If you use Conda, you can install the prerequisites as follows:

conda install -c conda-forge mpi4py cmake
conda install -c conda-forge cudatoolkit-dev

System Configuration

The table below summarizes the hardware and software configurations used in this project. (For more details, please refer to Table 1 in the paper.)

Component Specification
CPU 1 × AMD EPYC 7502 32-Core Processor
Memory 8 × 64GB DDR4 DIMM
GPU 4 × NVIDIA Tesla V100
OS Ubuntu 20.04.6 (kernel 5.4.0-100)
Compiler nvcc 12.4, GCC 9.4
GPU Driver 520.61.05
MPI Version 4.1
CUDA Version 12.4

Installation

Follow these steps to build FED:

mkdir build
cd build
cmake ..
make -j

Input, Output, and Execution

Input and Hyperparameters

  • The input directory should contain multiple .jsonl files.
  • For large JSONL files, it is recommended to split the data into chunks of size MAX_LINE and store them separately before proceeding with the deduplication process.
    • The current code assumes a setting where each JSONL file contains MAX_LINE(=30,000) documents.
---------------
• [Exercise prompt]
Transcribe the passage of the FED setup notes between "If you use Conda, you" and "20.04.6 (kernel 5.4.0-100)", inclusive.

• [Stored data]
---------------
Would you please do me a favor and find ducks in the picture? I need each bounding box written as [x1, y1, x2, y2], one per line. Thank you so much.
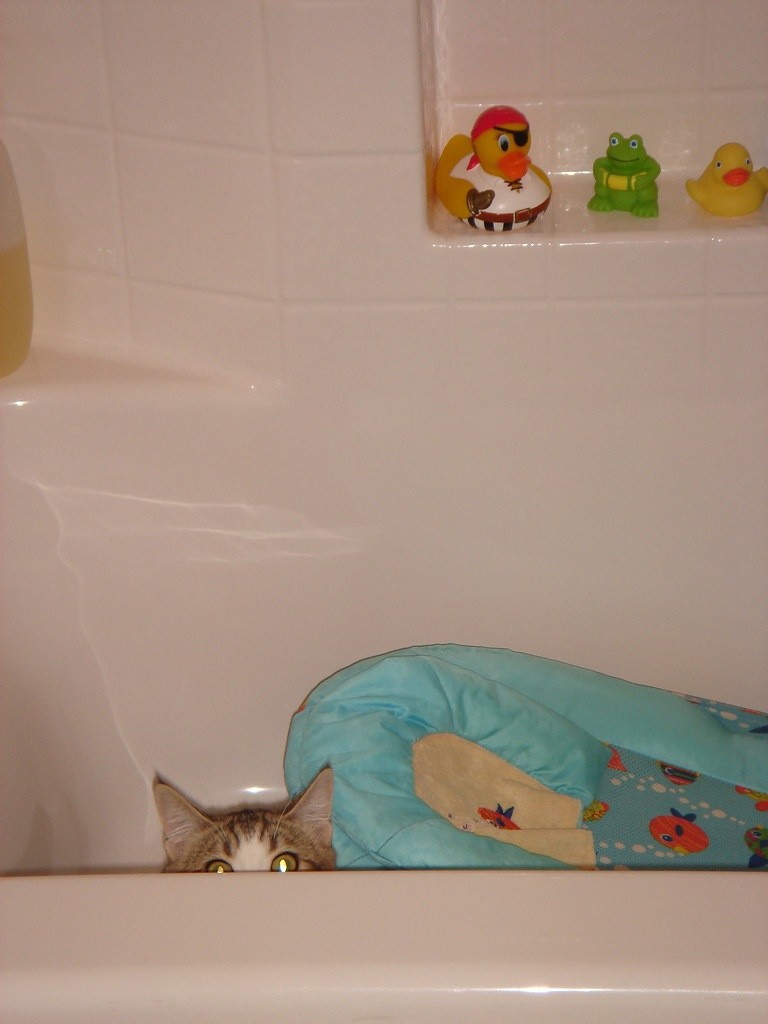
[685, 142, 768, 218]
[435, 105, 552, 231]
---------------
• [Reply]
If you use Conda, you can install the prerequisites as follows:

conda install -c conda-forge mpi4py cmake
conda install -c conda-forge cudatoolkit-dev

System Configuration

The table below summarizes the hardware and software configurations used in this project. (For more details, please refer to Table 1 in the paper.)

Component Specification
CPU 1 × AMD EPYC 7502 32-Core Processor
Memory 8 × 64GB DDR4 DIMM
GPU 4 × NVIDIA Tesla V100
OS Ubuntu 20.04.6 (kernel 5.4.0-100)